Opinion
Unpublished Opinion No. 2011-UP-473
10-26-2011
Paul B. Ferrara, III, and George J. Morris, both of North Charleston, for Appellant. Leonard R. Jordan, Jr., of Columbia, for Respondents.
THIS OPINION HAS NO PRECEDENTIAL VALUE. IT SHOULD NOT BE CITED OR RELIED ON AS PRECEDENT IN ANY PROCEEDING EXCEPT AS PROVIDED BY RULE 268(d)(2), SCACR.
Appeal From Dorchester County
Patrick R. Watts, Master-in-Equity
REVERSED AND REMANDED
Paul B. Ferrara, III, and George J. Morris, both of North Charleston, for Appellant.
Leonard R. Jordan, Jr., of Columbia, for Respondents.

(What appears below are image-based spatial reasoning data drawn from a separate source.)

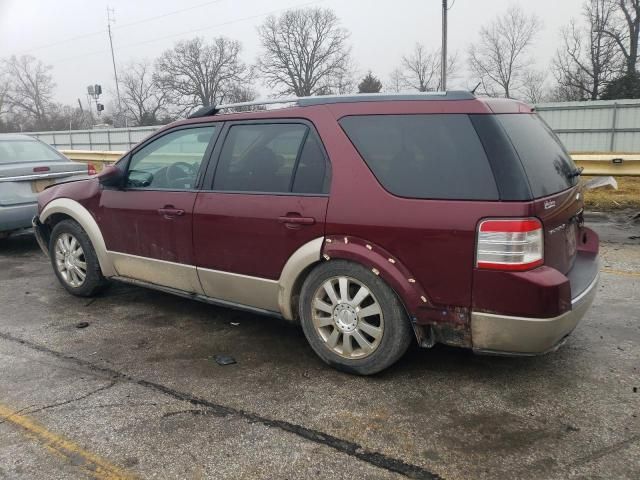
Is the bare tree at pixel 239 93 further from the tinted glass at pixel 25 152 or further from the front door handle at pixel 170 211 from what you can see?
the front door handle at pixel 170 211

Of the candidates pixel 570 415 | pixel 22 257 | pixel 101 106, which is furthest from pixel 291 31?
pixel 570 415

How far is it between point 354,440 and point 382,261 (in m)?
1.00

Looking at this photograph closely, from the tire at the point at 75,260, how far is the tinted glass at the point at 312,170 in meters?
2.40

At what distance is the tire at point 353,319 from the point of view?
327 cm

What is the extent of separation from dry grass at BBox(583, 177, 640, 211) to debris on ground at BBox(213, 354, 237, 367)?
696cm

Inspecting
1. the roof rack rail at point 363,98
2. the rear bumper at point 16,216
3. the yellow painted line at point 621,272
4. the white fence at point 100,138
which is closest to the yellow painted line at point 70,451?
the roof rack rail at point 363,98

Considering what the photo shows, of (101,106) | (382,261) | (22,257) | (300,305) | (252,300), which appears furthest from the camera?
(101,106)

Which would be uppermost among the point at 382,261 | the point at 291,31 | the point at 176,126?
the point at 291,31

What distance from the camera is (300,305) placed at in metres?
3.64

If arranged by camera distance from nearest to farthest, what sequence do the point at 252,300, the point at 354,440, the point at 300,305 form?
the point at 354,440
the point at 300,305
the point at 252,300

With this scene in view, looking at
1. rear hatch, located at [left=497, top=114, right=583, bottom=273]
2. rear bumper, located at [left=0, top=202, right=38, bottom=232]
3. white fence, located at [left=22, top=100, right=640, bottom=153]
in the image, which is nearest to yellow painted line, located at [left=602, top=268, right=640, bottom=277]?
rear hatch, located at [left=497, top=114, right=583, bottom=273]

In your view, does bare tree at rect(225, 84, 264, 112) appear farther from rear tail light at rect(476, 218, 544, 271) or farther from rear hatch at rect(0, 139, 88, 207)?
rear tail light at rect(476, 218, 544, 271)

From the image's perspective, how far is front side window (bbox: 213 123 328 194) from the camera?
11.7 feet

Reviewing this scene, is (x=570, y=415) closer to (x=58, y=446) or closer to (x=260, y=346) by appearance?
(x=260, y=346)
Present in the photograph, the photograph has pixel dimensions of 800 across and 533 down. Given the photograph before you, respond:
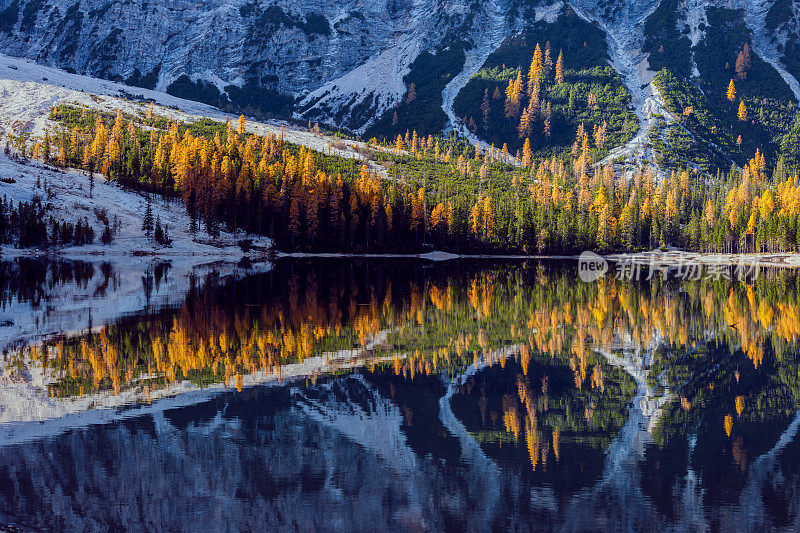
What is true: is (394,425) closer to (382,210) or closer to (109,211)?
(382,210)

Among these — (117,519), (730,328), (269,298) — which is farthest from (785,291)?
(117,519)

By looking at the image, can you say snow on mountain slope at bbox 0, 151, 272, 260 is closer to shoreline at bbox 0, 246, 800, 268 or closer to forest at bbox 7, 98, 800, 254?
shoreline at bbox 0, 246, 800, 268

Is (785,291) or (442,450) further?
(785,291)

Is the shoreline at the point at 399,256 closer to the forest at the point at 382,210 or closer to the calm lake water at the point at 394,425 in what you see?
the forest at the point at 382,210

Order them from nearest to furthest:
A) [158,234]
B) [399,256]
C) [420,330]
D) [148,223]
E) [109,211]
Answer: [420,330] < [158,234] < [148,223] < [109,211] < [399,256]

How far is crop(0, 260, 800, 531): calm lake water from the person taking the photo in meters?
10.8

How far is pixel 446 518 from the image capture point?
10.6 metres

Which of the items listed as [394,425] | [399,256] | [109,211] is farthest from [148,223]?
[394,425]

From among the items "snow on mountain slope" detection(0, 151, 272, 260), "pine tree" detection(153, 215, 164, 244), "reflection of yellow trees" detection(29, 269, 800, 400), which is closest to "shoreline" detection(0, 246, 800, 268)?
"snow on mountain slope" detection(0, 151, 272, 260)

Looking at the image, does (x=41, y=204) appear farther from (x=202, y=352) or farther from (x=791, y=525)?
(x=791, y=525)

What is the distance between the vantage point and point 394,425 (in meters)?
14.9

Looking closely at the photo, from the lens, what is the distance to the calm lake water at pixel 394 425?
35.5 feet

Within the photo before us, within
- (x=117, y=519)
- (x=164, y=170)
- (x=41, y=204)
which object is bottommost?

PER CURIAM : Stephen Platt appeals the master in equity's order granting summary judgment to James and Louise Sessions on their claims that Platt trespassed on their land and that Platt's conduct on their land and on adjacent land created a nuisance. We find there are questions of fact as to whether, and to what extent, Platt had a right to use the Sessions' land and as to whether Platt's use of the Sessions' land and adjacent land was unreasonable. See Hill v. Carolina Power & Light Co., 204 S.C. 83, 96, 28 S.E.2d 545, 549 (1943) (stating the holder of an easement has the right to use the easement in a manner that is "reasonably necessary and convenient and as little burdensome to the servient estate as possible for the use contemplated"); Ravan v. Greenville Cnty., 315 S.C. 447, 464, 434 S.E.2d 296, 307 (Ct. App. 1993) (stating in private nuisance claims, "reasonableness is ordinarily a question of fact"); Alston v. Blue Ridge Transfer Co., 308 S.C. 292, 294, 417 S.E.2d 631, 632 (Ct. App. 1992) ("[S]ummary judgment is inappropriate if the facts are conflicting or the inferences to be drawn from the facts are doubtful."); Lee v. Kelley, 298 S.C. 155, 158, 378 S.E.2d 616, 617 (Ct. App. 1989) ("Summary judgment is inappropriate when further development of the facts is desirable to clarify the application of the law."). Accordingly, we reverse the master's order and remand.
REVERSED AND REMANDED.
FEW, C.J., and THOMAS and KONDUROS, JJ., concur.